Do not expect anything hi-fi from this Illinois based one man band of a rare breed of music that barely reaches the tolerable low-fi standard due to production that is more raw than that of early records from Satyricon and Darkthrone.
It seems that worldly musical elements spastically jump around on each track throughout the record on the opening “Fjor Tjell KjingDJam Olf Hjoary” with its faint drum kit save for the loud snare and screeching black metal vocals that conclude in what sounds like an attempt at black thrash. What’s even weirder is that “Lord Of The Forest” begins with a pleasant acoustic moments before plunging into a drone stoner rock/doom metal feel.
Wow, would you check out those vintage guitar effects on “Hiking Through The Eastern Trails”! Not the band’s first try at creating an atmospheric black metal track as a second attempt follows featuring monk chants on “Nu Raagum Skuul, Fjelnejs”.
Wait, what is this? Electronic additives and soaring, clean rock vocals on “The Spirit Of The Wild” prove that Tjolgtjar are confused to the max. It is even more surprising that vocalist Reverend J.R. Preston mimics the technique of none other than Dane King Diamond on “ No Pride In The Prairie”. I think King D would agree to the title.
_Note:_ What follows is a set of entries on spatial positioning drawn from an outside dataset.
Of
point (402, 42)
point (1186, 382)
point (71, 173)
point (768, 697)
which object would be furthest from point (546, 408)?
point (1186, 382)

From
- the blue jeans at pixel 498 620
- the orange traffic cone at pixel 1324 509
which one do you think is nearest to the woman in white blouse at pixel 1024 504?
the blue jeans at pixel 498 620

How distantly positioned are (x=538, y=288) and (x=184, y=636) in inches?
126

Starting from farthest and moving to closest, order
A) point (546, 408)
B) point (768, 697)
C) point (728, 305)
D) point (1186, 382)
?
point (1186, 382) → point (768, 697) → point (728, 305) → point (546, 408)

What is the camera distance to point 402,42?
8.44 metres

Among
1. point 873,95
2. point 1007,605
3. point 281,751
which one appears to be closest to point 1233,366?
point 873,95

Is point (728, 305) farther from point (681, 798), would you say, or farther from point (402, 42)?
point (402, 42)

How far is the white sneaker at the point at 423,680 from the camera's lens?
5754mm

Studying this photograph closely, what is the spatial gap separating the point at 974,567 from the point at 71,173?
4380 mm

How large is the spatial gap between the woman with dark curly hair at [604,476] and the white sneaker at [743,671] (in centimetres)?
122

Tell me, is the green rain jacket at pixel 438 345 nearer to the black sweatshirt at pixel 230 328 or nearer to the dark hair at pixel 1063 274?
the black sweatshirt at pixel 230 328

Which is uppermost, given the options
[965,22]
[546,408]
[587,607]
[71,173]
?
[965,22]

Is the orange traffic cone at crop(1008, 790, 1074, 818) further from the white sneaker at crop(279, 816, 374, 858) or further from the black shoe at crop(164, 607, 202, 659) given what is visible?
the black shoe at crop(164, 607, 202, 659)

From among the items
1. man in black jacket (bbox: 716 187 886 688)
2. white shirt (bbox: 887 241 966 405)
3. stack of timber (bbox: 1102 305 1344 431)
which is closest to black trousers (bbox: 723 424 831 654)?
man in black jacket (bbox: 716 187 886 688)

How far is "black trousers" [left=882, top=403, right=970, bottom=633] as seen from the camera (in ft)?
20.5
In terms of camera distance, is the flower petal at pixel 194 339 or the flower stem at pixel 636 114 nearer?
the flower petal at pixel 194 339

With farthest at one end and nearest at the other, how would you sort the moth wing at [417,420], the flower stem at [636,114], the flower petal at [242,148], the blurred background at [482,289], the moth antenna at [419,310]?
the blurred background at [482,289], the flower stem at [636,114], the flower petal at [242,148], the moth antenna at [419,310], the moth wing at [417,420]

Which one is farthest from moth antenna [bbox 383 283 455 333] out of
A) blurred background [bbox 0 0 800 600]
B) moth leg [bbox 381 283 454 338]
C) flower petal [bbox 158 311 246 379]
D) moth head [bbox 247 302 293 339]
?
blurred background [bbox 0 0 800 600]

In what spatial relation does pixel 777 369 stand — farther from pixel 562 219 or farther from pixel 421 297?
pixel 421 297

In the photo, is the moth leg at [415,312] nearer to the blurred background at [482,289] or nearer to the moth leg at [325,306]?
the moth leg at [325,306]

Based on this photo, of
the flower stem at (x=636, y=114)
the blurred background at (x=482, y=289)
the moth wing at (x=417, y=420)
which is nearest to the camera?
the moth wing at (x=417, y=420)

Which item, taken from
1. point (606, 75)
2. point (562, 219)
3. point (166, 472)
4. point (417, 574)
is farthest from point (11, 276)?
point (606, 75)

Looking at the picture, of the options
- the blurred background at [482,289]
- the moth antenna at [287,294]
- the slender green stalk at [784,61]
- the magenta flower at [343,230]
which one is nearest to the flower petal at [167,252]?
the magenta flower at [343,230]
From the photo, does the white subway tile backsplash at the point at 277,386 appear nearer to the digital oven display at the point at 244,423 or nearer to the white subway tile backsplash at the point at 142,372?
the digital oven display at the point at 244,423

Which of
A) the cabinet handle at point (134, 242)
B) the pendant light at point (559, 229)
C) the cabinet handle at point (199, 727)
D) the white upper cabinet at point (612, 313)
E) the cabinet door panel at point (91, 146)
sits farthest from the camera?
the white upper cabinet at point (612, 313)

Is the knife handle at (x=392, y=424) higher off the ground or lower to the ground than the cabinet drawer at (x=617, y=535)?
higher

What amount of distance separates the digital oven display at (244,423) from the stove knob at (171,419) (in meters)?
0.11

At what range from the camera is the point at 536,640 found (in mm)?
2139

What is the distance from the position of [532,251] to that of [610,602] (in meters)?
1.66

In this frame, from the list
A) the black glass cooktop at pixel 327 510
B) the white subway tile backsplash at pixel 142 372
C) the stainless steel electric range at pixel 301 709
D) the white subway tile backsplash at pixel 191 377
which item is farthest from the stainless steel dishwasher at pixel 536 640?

And for all of you that didn’t get your fill of poorly eccentric experimental sounds, Tjolgtjar tops it all off with a cover of Ted Nugent’s “Free Flight”.
I am incredibly open minded when it comes to music, but Tjolgtjar is definitely one of the strangest bands I have ever listened to. Tjolgtjar is simply bong hitting/ black /thrash/ country/ doom/ hunting music for those who are looking to peer into the depths of the TRUE unknown.